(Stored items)

____________

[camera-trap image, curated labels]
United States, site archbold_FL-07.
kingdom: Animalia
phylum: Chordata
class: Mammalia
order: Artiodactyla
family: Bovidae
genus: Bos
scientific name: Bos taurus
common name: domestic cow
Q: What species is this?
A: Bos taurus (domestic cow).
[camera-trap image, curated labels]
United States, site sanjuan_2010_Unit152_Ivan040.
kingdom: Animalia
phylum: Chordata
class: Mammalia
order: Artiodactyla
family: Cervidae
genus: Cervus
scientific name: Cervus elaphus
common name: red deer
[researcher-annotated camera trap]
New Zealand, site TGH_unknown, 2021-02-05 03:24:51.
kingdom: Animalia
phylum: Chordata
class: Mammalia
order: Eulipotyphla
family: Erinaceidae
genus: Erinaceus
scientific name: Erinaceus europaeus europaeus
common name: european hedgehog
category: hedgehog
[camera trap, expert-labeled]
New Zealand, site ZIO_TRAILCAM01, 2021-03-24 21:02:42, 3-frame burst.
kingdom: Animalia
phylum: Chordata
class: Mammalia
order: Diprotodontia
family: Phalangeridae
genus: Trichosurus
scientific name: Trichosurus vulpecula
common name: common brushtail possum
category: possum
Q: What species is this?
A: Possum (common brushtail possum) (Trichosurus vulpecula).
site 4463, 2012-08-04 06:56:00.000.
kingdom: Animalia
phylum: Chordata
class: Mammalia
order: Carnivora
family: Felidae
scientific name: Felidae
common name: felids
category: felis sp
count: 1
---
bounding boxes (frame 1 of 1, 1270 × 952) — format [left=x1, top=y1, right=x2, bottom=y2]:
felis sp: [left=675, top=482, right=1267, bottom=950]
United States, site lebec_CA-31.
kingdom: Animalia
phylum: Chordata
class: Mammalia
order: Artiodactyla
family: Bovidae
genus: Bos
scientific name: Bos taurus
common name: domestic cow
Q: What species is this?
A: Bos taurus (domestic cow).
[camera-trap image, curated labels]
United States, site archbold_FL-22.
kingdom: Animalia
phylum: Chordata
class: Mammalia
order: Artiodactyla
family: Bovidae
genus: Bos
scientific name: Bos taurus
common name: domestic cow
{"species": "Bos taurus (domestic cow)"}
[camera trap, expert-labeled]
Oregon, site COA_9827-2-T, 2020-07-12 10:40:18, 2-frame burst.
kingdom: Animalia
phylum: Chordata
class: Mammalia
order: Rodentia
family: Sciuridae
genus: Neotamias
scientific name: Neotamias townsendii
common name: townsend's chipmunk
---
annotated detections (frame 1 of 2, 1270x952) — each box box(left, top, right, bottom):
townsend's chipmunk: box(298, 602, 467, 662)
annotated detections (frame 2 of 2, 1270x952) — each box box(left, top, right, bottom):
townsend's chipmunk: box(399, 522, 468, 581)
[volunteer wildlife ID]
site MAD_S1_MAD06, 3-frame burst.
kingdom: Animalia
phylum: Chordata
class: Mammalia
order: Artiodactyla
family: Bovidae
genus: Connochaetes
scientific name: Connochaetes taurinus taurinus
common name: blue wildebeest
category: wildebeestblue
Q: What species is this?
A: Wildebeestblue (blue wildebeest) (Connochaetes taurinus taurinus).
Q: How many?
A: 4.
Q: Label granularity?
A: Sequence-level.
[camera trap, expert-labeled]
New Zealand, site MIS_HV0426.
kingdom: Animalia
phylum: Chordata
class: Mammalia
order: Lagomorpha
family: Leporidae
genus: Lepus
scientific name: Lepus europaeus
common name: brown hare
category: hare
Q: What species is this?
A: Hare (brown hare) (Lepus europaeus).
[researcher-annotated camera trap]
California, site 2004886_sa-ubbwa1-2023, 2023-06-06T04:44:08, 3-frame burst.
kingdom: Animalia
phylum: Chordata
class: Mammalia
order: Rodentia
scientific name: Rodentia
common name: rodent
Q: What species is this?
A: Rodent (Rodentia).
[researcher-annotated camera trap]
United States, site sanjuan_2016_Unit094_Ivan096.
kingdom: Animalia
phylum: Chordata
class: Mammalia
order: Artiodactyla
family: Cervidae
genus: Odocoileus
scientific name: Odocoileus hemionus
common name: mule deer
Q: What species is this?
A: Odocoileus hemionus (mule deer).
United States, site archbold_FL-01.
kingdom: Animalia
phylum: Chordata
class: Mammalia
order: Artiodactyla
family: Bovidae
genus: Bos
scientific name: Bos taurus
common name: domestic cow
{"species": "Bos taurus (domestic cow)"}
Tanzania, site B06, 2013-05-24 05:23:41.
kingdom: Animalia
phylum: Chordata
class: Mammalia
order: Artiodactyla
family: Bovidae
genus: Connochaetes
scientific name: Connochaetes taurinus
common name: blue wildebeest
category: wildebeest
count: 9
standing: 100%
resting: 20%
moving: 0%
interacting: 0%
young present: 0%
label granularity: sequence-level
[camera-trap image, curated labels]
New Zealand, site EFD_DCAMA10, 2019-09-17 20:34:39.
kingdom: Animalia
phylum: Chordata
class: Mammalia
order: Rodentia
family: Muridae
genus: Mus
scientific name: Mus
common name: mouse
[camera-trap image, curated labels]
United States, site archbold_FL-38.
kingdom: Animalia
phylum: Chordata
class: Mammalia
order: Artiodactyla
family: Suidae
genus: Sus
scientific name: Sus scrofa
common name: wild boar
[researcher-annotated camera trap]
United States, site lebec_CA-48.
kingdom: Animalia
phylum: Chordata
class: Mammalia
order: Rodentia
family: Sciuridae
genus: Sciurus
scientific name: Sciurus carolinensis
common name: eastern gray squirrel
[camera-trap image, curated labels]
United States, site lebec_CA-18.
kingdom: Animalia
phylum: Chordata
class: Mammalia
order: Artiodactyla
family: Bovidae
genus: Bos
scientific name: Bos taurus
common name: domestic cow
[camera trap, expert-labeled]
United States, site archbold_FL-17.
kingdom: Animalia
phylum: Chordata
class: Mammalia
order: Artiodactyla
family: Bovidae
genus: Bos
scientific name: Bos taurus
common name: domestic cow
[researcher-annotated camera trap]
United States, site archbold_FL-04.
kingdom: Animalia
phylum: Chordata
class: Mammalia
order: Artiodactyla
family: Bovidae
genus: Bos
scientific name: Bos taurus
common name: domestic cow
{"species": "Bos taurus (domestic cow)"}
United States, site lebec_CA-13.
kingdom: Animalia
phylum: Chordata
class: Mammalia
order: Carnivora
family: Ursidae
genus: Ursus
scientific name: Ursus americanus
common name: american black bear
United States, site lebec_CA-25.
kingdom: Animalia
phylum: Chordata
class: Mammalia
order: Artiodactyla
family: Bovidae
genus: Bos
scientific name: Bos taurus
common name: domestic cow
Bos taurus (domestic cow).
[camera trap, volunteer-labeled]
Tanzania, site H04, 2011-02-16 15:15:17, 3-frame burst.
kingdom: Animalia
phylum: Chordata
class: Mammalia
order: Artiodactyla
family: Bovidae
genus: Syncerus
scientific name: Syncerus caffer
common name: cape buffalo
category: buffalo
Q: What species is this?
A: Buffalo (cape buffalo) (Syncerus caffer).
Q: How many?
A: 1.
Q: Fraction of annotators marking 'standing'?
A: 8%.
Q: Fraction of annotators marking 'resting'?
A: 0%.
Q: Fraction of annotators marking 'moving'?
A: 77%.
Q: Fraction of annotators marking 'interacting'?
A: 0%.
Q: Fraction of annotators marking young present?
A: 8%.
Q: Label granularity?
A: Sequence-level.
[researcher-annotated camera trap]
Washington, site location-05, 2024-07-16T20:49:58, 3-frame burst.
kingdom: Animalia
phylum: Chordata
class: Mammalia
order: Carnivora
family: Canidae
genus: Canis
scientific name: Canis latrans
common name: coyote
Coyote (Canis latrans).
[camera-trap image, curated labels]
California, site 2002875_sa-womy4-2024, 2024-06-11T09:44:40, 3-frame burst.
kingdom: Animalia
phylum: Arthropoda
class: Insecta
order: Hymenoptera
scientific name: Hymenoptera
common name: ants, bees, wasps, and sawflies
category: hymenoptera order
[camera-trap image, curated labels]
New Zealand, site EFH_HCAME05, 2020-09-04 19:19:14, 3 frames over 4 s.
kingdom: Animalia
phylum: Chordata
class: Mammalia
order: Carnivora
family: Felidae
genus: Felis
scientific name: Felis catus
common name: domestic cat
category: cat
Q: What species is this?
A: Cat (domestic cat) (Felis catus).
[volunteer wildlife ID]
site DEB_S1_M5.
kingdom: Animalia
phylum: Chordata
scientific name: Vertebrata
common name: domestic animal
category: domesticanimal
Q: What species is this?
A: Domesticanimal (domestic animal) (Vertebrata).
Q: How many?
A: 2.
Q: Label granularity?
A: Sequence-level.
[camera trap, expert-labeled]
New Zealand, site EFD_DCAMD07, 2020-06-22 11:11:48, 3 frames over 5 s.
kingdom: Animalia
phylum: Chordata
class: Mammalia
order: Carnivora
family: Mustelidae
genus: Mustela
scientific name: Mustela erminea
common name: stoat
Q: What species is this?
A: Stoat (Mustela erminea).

____________

* What to do: Starting with the first line above and ending with the line that holds "order: Diprotodontia", restate each line word for word and add nothing else.

* Result below:
[camera-trap image, curated labels]
United States, site archbold_FL-07.
kingdom: Animalia
phylum: Chordata
class: Mammalia
order: Artiodactyla
family: Bovidae
genus: Bos
scientific name: Bos taurus
common name: domestic cow
Q: What species is this?
A: Bos taurus (domestic cow).
[camera-trap image, curated labels]
United States, site sanjuan_2010_Unit152_Ivan040.
kingdom: Animalia
phylum: Chordata
class: Mammalia
order: Artiodactyla
family: Cervidae
genus: Cervus
scientific name: Cervus elaphus
common name: red deer
[researcher-annotated camera trap]
New Zealand, site TGH_unknown, 2021-02-05 03:24:51.
kingdom: Animalia
phylum: Chordata
class: Mammalia
order: Eulipotyphla
family: Erinaceidae
genus: Erinaceus
scientific name: Erinaceus europaeus europaeus
common name: european hedgehog
category: hedgehog
[camera trap, expert-labeled]
New Zealand, site ZIO_TRAILCAM01, 2021-03-24 21:02:42, 3-frame burst.
kingdom: Animalia
phylum: Chordata
class: Mammalia
order: Diprotodontia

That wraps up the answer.